Ref: Cohen, J. (1988). Statistical power analysis for the behavioral sciences (2nd ed.). Hillsdale,NJ: Lawrence Erlbaum.

 

Below and for transparency reasons, we added the R- code for your convenience:

 

require(pwr)

## Lade nötiges Paket: pwr

## Warning: Paket 'pwr' wurde unter R Version 4.1.3 erstellt

pwr.2p2n.test(n1 = 224 , n2 = 392, sig.level = 0.05, power = 0.8)

##
##      difference of proportion power calculation for binomial distribution (arcsine transformation)
##
##               h = 0.2346747
##              n1 = 224
##              n2 = 392
##       sig.level = 0.05
##           power = 0.8
##     alternative = two.sided
##
## NOTE: different sample sizes

pwr::cohen.ES(test = "p", size = "small")

##
##      Conventional effect size from Cohen (1982)
##
##            test = p
##            size = small
##     effect.size = 0.2

pwr::cohen.ES(test = "p", size = "medium")

##
##      Conventional effect size from Cohen (1982)
##
##            test = p
##            size = medium
##     effect.size = 0.5

 

 

 

- Although not being the aim of this study, it would be interesting to add some words in discussion about a comparison between CT scan and classic chest x-ray regarding chest tube placement.

RESPONSE: We agree with the Reviewer and have added two more sentences (including four new references) to the discussion section “Furthermore, CT images allowing for three-dimensional reconstructions are more accurate for the assessment of the nature and extent of pulmonary injury than a single-view anteroposterior chest radiography [21,22]. This may particularly be important in patients with suspected major chest trauma and tracheal intubation [23,24].”

 

-Please add data about pre-existing pulmonary diseases among the study population and analyze it. It would be really notable to see if this affects your results.

RESPONSE: We agree that this would be an interesting point. Unfortunately, pre-existing pulmonary diseases could not be analyzed in this study cohort and are no longer available due to the retrospective and anonymized design. However, this would be a desirable study approach of a future investigation.
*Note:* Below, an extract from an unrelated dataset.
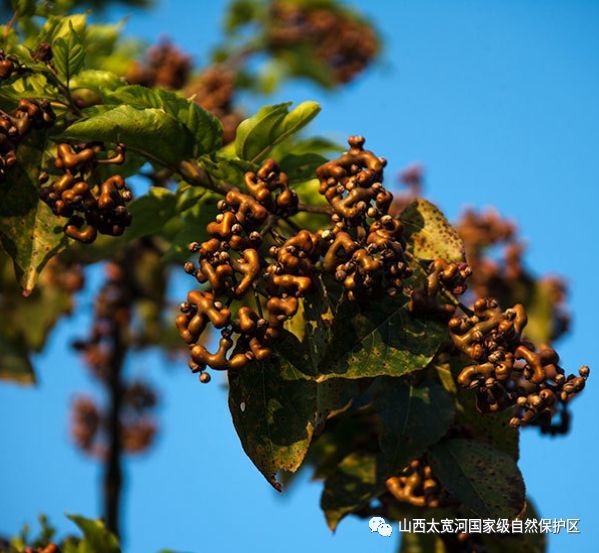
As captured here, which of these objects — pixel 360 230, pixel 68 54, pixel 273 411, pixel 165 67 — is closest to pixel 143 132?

The analysis of a potential influence of pre-existing diseases should then include clinical presentation before and after tracheal intubation (SpO2), adjustment on mechanical ventilation details (PIP, PEEP, FiO2) and assessment of oxygenation, CO2 elimination, compliance and resistance. For now, we have added the following phrase to the limitations section: “Pre-existing pulmonary diseases of patients which could have influenced gas exchange could not be analyzed due to missing data.”

 

- I found some English errors throughout the paper. Please have a re-check.   

RESPONSE: Accordingly, we have checked language and grammar again by a professional processing service (MDPI: English editing invoice:english-46815).

We would like to thank the reviewer for his valuable suggestions. We really appreciate his efforts and feel that the manuscript has now considerably improved.

Thank you again.

 

Round 2

Reviewer 3 Report

Authors replied to my comments satisfactorily. IMHO this manuscript can be accepted now.